You love the idea of a beautiful, flower-filled outdoor wedding ceremony, but have you considered the risk of uninvited guests? While bugs in general are a concern for celebrations held outside, bees pose an especially difficult problem. While nobody likes being stung by a bee, these nuisances can quickly become dangerous to those with allergies. Does that mean you have to let go of your idea of exchanging vows outdoors, or else ditch those floral arrangements? According to Allison Jackson, owner and lead event planner of Pineapple Productions, you won't need to go so far as all of that. Here, she shares her tips for battling bees, wasps, and hornets on the big day.

Assess the Area

"When working on an outdoor wedding, one of the first things we do is to assess the venue, and that includes looking for bee nests and hives," says Jackson. Bees often flock to tall grass, flowering plants, and dark, covered areas like sheds for nesting. That means it's vital to pay close attention to these areas. "If nests are found, we deal with the situation by relocating the wedding to another area on the property, or by calling pest control," the pro adds.

Avoid Sugary Pre-Ceremony Drinks

If you didn't notice bees in your venue assessment, you're not necessarily in the clear on your wedding day. That's because bees and wasps are attracted to food aromas, and they're particularly partial to sugary sips. The solution?
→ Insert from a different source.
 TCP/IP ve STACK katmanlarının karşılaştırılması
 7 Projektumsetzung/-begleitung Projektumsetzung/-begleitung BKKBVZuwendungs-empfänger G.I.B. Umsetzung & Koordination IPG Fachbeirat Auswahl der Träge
Limiting the amount of sweet treats before the ceremony (and again during the reception should it be taking place entirely outdoors). "When we are concerned about bees, we suggest serving less sugary drinks. Cocktails made with mint and basil are good choices, since these herbs are known to repel bees," says Jackson.

Think About Floral Decorations

You might love the look of a beautiful ceremony arch decked out in flowers, but the bees will, too. If you're allergic or know there are already bees in the area, you may want to consider a different backdrop. Same goes for flowers lining the aisles. As pretty as fresh blooms look, you'll be hard-pressed to find a way to keep the bees at bay if you bring in an abundance of flowers. A good alternative? Place flowers at your ceremony entrance but not near you, your groom, and the officiant.

Rely on Dryer Sheets

Did you know scented dryer sheets repel bees? Jackson suggests placing a few underneath ceremony seats to keep bees at bay. If you don't mind the smell, you can also rub dryer sheets along your wedding dress; this is especially important if you're allergic to bees. Also lay out some dryer sheets or commercial bee repellent wipes in your bathroom for guests to use.

Go Natural

If you don't want to place dryer sheets all over you revenue, use natural bee repellents instead. For example, you can incorporate marigolds or mint leaves (both of which are said to be despised by bees) into your wedding décor. You can also make a DIY bee repellent spray with certain essential oils that repel bees, such as citrus, peppermint tea tree, or cinnamon.

Be Prepared

Despite taking all of these precautions, bees may still show up to your ceremony. Who knows if they'll love someone's sweet-smelling perfume or deodorant? Be prepared by stocking your venue with sting-fighting essentials. "Tylenol and Advil can help with pain, and antihistamines like Benadryl prevent swelling and itching," says Jackson. "If we are aware of guests who are allergic to bees, we might recommend having an EpiPen on site, or even a doctor depending on the level of concern and risk."